Des plans sur la comète

Rédigé par : Marine Fankhauser

EXPLORATION • Débutée il y a presque septante ans, la conquête spatiale a suscité un enthousiasme planétaire, mais également des convoitises et rivalités entre États. Nouvelle mission sur la Lune, colonisation de Mars… Quels sont les derniers enjeux ?

Pour commencer, deux dates : celle du 4 octobre 1957 et celle du 20 juillet 1969. La première correspond au premier vol orbital par le satellite soviétique Spoutnik 1 et la seconde aux premiers pas sur la Lune par l’américain Neil Armstrong, suivi quelques minutes plus tard de son collègue Buzz Aldrin. À l’époque, en pleine guerre froide, les tensions sont cristallisées entre ces deux pays. La conquête spatiale, à ses tous débuts, suscite alors logiquement la concurrence entre les deux puissances. Un peu plus de soixante ans plus tard, après des années de coopération internationale, la désormais ex-République soviétique a annoncé son intention le 26 juillet dernier de rompre l’alliance autour de la Station Spatiale internationale (ISS) dès 2024 et de lancer sa propre station orbitale. Selon la NASA, la Station spatiale internationale est pourtant « […] le programme d’exploration spatiale le plus complexe sur le plan politique jamais entrepris ». Cette annonce est intervenue alors que la Russie se retrouve de plus en plus isolée face au reste du monde occidental, sept mois après le début de l’invasion de l’Ukraine, débutée le 24 février dernier. De très nombreux pays ont répliqué en infligeant d’énormes sanctions à la Russie, gelant des avoirs détenus à l’étranger et interdisant certaines transactions commerciales. Comme une sensation de déjà-vu.

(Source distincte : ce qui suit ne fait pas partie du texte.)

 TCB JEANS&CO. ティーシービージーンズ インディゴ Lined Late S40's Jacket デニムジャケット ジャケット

La Lune à nouveau au centre des enjeux
La NASA a remis au goût du jour l’exploration lunaire avec la mission Artémis. L’objectif ? « Avec les missions Artémis, la NASA fera atterrir la première femme et la première personne de couleur sur la Lune. […] Nous établirons la première présence à long terme sur la Lune. Ensuite, nous utiliserons ce que nous avons appris sur la Lune et autour de la Lune pour faire le prochain pas de géant : envoyer les premiers astronautes sur Mars ». Les équipes ont tenté plusieurs fois début septembre de lancer la première fusée de la mission Artemis-1, non habitée, afin de vérifier qu’elle pourrait accueillir dans le futur des astronautes, mais les décollages ont à chaque fois été reportés pour cause de problèmes techniques. Et le retour des humains sur la Lune ? En 2025 au plus tôt.

« Avec les missions Artémis, la NASA fera atterrir la première femme et la première personne de couleur sur la Lune. »

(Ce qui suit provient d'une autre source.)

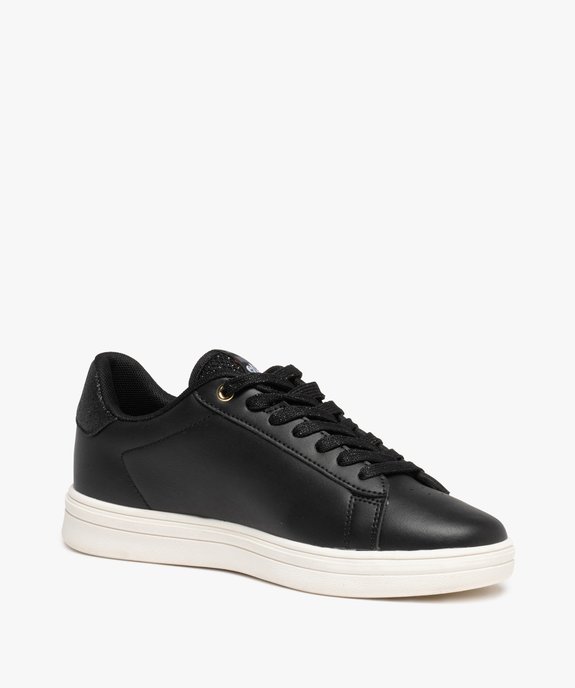 Baskets femme unies à lacets pailletés – Ellesse vue2 - ELLESSE - GEMO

De là, la NASA souhaite ensuite construire une base lunaire, baptisée Gateway, « portail » en français, qui permettrait alors de développer la technologie nécessaire à un voyage sur Mars. Il s’agirait d’un voyage de plusieurs années qui pourrait avoir lieu « à la fin de la décennie 2030 », selon Bill Nelson, administrateur de la NASA.

Un paradigme modifié
Auparavant, seules les structures étatiques pouvaient intervenir dans le domaine spatial. Depuis quelques années cependant, le vent tourne. Les sociétés privées de multimilliardaires (notamment SpaceX, issu de la volonté d’Elon Musk, ou encore Blue Origin, fondé par Jeff Bezos) multiplient les investissements pour développer une nouvelle ère de la conquête spatiale. Le pari s’avère gagnant : en 2014, la NASA choisit SpaceX pour envoyer des astronautes sur l’ISS avec des lanceurs réutilisables. En 2022, l’agence spatiale américaine prolonge son contrat avec la société jusqu’en 2028. Elon Musk ne cache pas ses ambitions : surpasser la NASA, être le premier à envoyer des hommes sur Mars et à terme, établir une colonie sur la planète rouge.

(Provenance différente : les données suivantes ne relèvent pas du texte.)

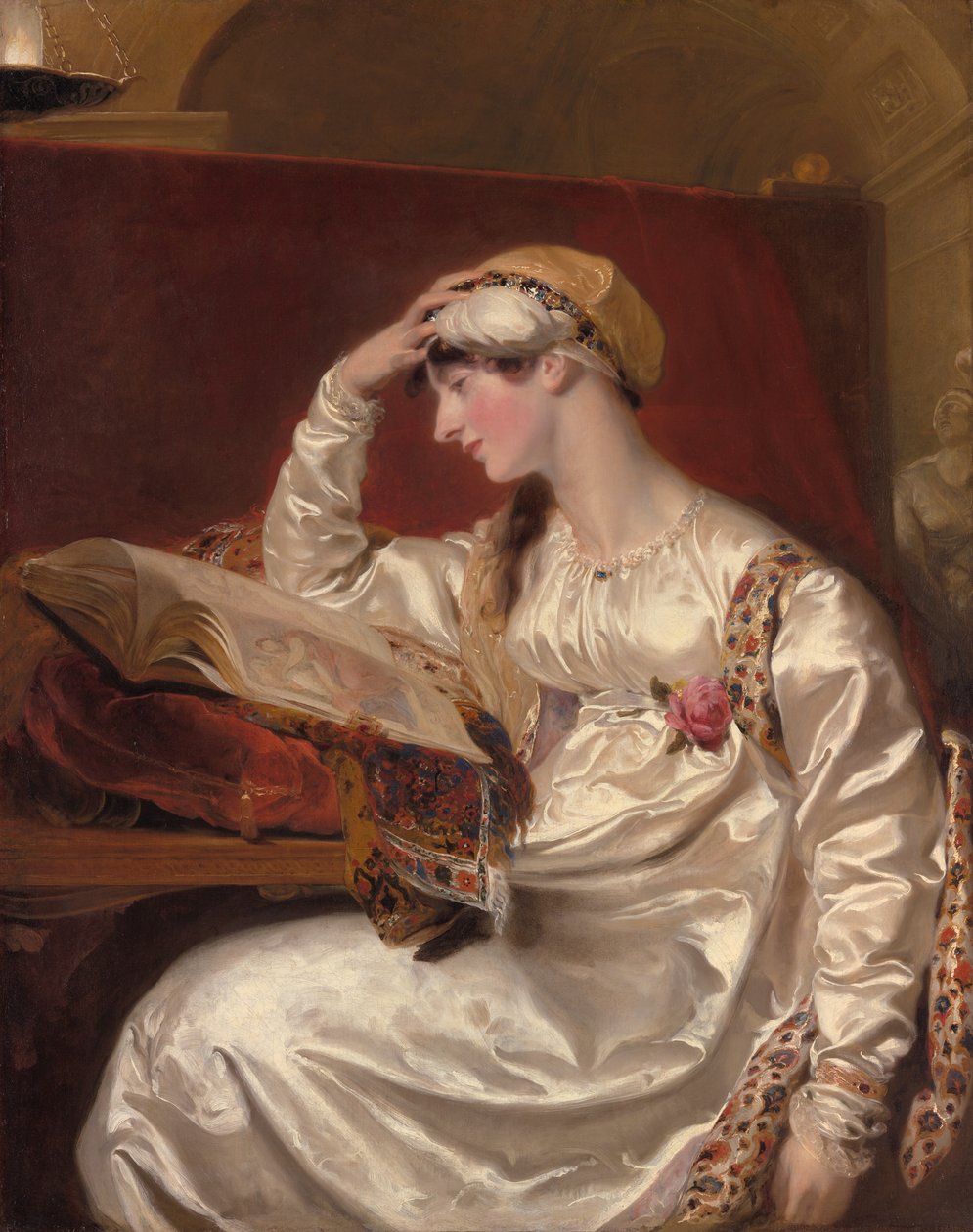 Isabella Wolff autorstwa Sir Thomas Lawrence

La voie vers le tourisme spatial est lancée.

Si des sociétés privées parviennent à s’imposer sur le devant de la scène spatiale, ce n’est pas le seul changement. Auparavant uniquement réservé à des astronautes entraîné·e·s, aller dans l’espace ne sera bientôt plus un fantasme pour le commun des mortels. En 2021, Jeff Bezos devient la première personne à franchir la Ligne de Kármán, considérée comme la frontière spatiale, à 100km d’altitude, à l’aide d’un engin développé par sa compagnie. Depuis, quelques vols touristiques ont eu lieu – le prix d’un billet oscillant entre 250’000 dollars et 55 millions de dollars. La voie vers le tourisme spatial est lancée.